While some schemes have seen funding gradually increase over time, many still face several delivery challenges. Most prominently, the only consistent funding for energy efficiency measures for low-income households, the energy company obligation, has seen its most recent wave of funding (ECO4), which was due in April, delayed by seven months. Research suggests just under 19,000 homes missed out on bill saving energy efficiency measures as a result …. Even with funding in place, this scheme has also had longstanding challenges identifying and targeting where low-income earners actually live….


To respond with the kind of policy support commensurate to the energy crisis we recommend introducing a ‘one stop shop’ for financial support known as ‘GreenGO’. This scheme would see an increase in public funding of £5.8 billion between now and 2025, over and above funding which has already been committed, of which £2.4 billion would go towards energy efficiency upgrades and £3.5 billion would go towards support for installing low-carbon heating. We therefore call on the chancellor to bring forward the £6 billion committed in the autumn statement for 2025-2028 to increase funding for this GreenGo programme from now until 2025.

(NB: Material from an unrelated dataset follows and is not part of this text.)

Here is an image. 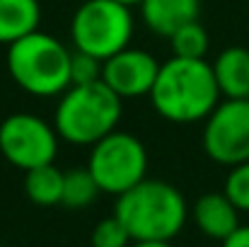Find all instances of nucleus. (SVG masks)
<instances>
[{"label":"nucleus","instance_id":"nucleus-1","mask_svg":"<svg viewBox=\"0 0 249 247\" xmlns=\"http://www.w3.org/2000/svg\"><path fill=\"white\" fill-rule=\"evenodd\" d=\"M153 109L172 124L206 121L223 99L213 66L206 58L172 56L160 66L158 80L150 90Z\"/></svg>","mask_w":249,"mask_h":247},{"label":"nucleus","instance_id":"nucleus-2","mask_svg":"<svg viewBox=\"0 0 249 247\" xmlns=\"http://www.w3.org/2000/svg\"><path fill=\"white\" fill-rule=\"evenodd\" d=\"M184 194L162 179H143L116 196L114 216L133 240H172L186 223Z\"/></svg>","mask_w":249,"mask_h":247},{"label":"nucleus","instance_id":"nucleus-3","mask_svg":"<svg viewBox=\"0 0 249 247\" xmlns=\"http://www.w3.org/2000/svg\"><path fill=\"white\" fill-rule=\"evenodd\" d=\"M71 56L61 39L34 29L7 46V73L34 97H61L71 87Z\"/></svg>","mask_w":249,"mask_h":247},{"label":"nucleus","instance_id":"nucleus-4","mask_svg":"<svg viewBox=\"0 0 249 247\" xmlns=\"http://www.w3.org/2000/svg\"><path fill=\"white\" fill-rule=\"evenodd\" d=\"M124 99L102 80L71 85L56 107L53 126L61 141L73 146H94L99 138L119 129Z\"/></svg>","mask_w":249,"mask_h":247},{"label":"nucleus","instance_id":"nucleus-5","mask_svg":"<svg viewBox=\"0 0 249 247\" xmlns=\"http://www.w3.org/2000/svg\"><path fill=\"white\" fill-rule=\"evenodd\" d=\"M131 7L116 0H85L71 19L73 49L107 61L131 44Z\"/></svg>","mask_w":249,"mask_h":247},{"label":"nucleus","instance_id":"nucleus-6","mask_svg":"<svg viewBox=\"0 0 249 247\" xmlns=\"http://www.w3.org/2000/svg\"><path fill=\"white\" fill-rule=\"evenodd\" d=\"M87 170L104 194H124L148 174V151L143 141L128 131H111L89 146Z\"/></svg>","mask_w":249,"mask_h":247},{"label":"nucleus","instance_id":"nucleus-7","mask_svg":"<svg viewBox=\"0 0 249 247\" xmlns=\"http://www.w3.org/2000/svg\"><path fill=\"white\" fill-rule=\"evenodd\" d=\"M58 131L32 112H15L0 124V153L17 170H32L56 160Z\"/></svg>","mask_w":249,"mask_h":247},{"label":"nucleus","instance_id":"nucleus-8","mask_svg":"<svg viewBox=\"0 0 249 247\" xmlns=\"http://www.w3.org/2000/svg\"><path fill=\"white\" fill-rule=\"evenodd\" d=\"M203 153L218 165H232L249 160V97L228 99L223 97L218 107L203 121Z\"/></svg>","mask_w":249,"mask_h":247},{"label":"nucleus","instance_id":"nucleus-9","mask_svg":"<svg viewBox=\"0 0 249 247\" xmlns=\"http://www.w3.org/2000/svg\"><path fill=\"white\" fill-rule=\"evenodd\" d=\"M160 61L145 49H121L102 61V82L111 87L121 99L148 97L160 73Z\"/></svg>","mask_w":249,"mask_h":247},{"label":"nucleus","instance_id":"nucleus-10","mask_svg":"<svg viewBox=\"0 0 249 247\" xmlns=\"http://www.w3.org/2000/svg\"><path fill=\"white\" fill-rule=\"evenodd\" d=\"M194 221L198 230L211 240H225L240 226V209L225 191H208L194 204Z\"/></svg>","mask_w":249,"mask_h":247},{"label":"nucleus","instance_id":"nucleus-11","mask_svg":"<svg viewBox=\"0 0 249 247\" xmlns=\"http://www.w3.org/2000/svg\"><path fill=\"white\" fill-rule=\"evenodd\" d=\"M138 7L145 27L153 34L169 39L179 27L198 19L201 0H143Z\"/></svg>","mask_w":249,"mask_h":247},{"label":"nucleus","instance_id":"nucleus-12","mask_svg":"<svg viewBox=\"0 0 249 247\" xmlns=\"http://www.w3.org/2000/svg\"><path fill=\"white\" fill-rule=\"evenodd\" d=\"M211 66L223 97L228 99L249 97V49L228 46L215 56Z\"/></svg>","mask_w":249,"mask_h":247},{"label":"nucleus","instance_id":"nucleus-13","mask_svg":"<svg viewBox=\"0 0 249 247\" xmlns=\"http://www.w3.org/2000/svg\"><path fill=\"white\" fill-rule=\"evenodd\" d=\"M41 5L39 0H0V44L12 41L39 29Z\"/></svg>","mask_w":249,"mask_h":247},{"label":"nucleus","instance_id":"nucleus-14","mask_svg":"<svg viewBox=\"0 0 249 247\" xmlns=\"http://www.w3.org/2000/svg\"><path fill=\"white\" fill-rule=\"evenodd\" d=\"M24 191L36 206H56L63 196V170L53 163L39 165L24 172Z\"/></svg>","mask_w":249,"mask_h":247},{"label":"nucleus","instance_id":"nucleus-15","mask_svg":"<svg viewBox=\"0 0 249 247\" xmlns=\"http://www.w3.org/2000/svg\"><path fill=\"white\" fill-rule=\"evenodd\" d=\"M99 184L92 177V172L87 167H73L63 172V196L61 204L68 209H87L97 194H99Z\"/></svg>","mask_w":249,"mask_h":247},{"label":"nucleus","instance_id":"nucleus-16","mask_svg":"<svg viewBox=\"0 0 249 247\" xmlns=\"http://www.w3.org/2000/svg\"><path fill=\"white\" fill-rule=\"evenodd\" d=\"M167 41H169L172 56H179V58H206V54L211 49L208 32L198 19L179 27Z\"/></svg>","mask_w":249,"mask_h":247},{"label":"nucleus","instance_id":"nucleus-17","mask_svg":"<svg viewBox=\"0 0 249 247\" xmlns=\"http://www.w3.org/2000/svg\"><path fill=\"white\" fill-rule=\"evenodd\" d=\"M133 238L128 233V228L116 218V216H107L102 218L89 235V245L92 247H131Z\"/></svg>","mask_w":249,"mask_h":247},{"label":"nucleus","instance_id":"nucleus-18","mask_svg":"<svg viewBox=\"0 0 249 247\" xmlns=\"http://www.w3.org/2000/svg\"><path fill=\"white\" fill-rule=\"evenodd\" d=\"M223 191L228 194V199H230L240 211L249 213V160L230 167V172H228V177H225Z\"/></svg>","mask_w":249,"mask_h":247},{"label":"nucleus","instance_id":"nucleus-19","mask_svg":"<svg viewBox=\"0 0 249 247\" xmlns=\"http://www.w3.org/2000/svg\"><path fill=\"white\" fill-rule=\"evenodd\" d=\"M102 80V61L85 51L73 49L71 56V85H89Z\"/></svg>","mask_w":249,"mask_h":247},{"label":"nucleus","instance_id":"nucleus-20","mask_svg":"<svg viewBox=\"0 0 249 247\" xmlns=\"http://www.w3.org/2000/svg\"><path fill=\"white\" fill-rule=\"evenodd\" d=\"M223 247H249V226H237L223 240Z\"/></svg>","mask_w":249,"mask_h":247},{"label":"nucleus","instance_id":"nucleus-21","mask_svg":"<svg viewBox=\"0 0 249 247\" xmlns=\"http://www.w3.org/2000/svg\"><path fill=\"white\" fill-rule=\"evenodd\" d=\"M131 247H174L172 240H133Z\"/></svg>","mask_w":249,"mask_h":247},{"label":"nucleus","instance_id":"nucleus-22","mask_svg":"<svg viewBox=\"0 0 249 247\" xmlns=\"http://www.w3.org/2000/svg\"><path fill=\"white\" fill-rule=\"evenodd\" d=\"M116 2H124V5H128V7H133V5H141L143 0H116Z\"/></svg>","mask_w":249,"mask_h":247}]
</instances>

Key features of the scheme would include:

  • The continued scale up in funding for LADs, HUGs and the SHDF. For both LADs and the SHDF, the funding must be made more flexible to allow for situations where efficient delivery would mean upgrading housing or areas with multiple tenures.
  • No reallocation of funding from HUGs or SHDF to others scheme such as ECO Plus.
  • Full grants for fuel poor homes that would fund energy efficiency upgrades, additional measures such as water tanks and new radiators and low-carbon heating. We estimate the average cost of these grants would be approximately £12,000 per household, potentially falling to £9,500 by 2030. Substantial grants are already available to some extent for off-grid properties through the HUGs programme but other funding sources for these grants could include uplifting public funding for LADs and SHDF and increasing funding targets for ECO4.
  • Grants for non-fuel poor homes of up to £7,500 per home until 2025. We estimate that any remaining costs would be comparable to the price of a high-end gas boiler. This funding could initially come from the government’s plans for a £1 billion ECO Plus able-to-pay scheme but would need to be uplifted with additional public investment.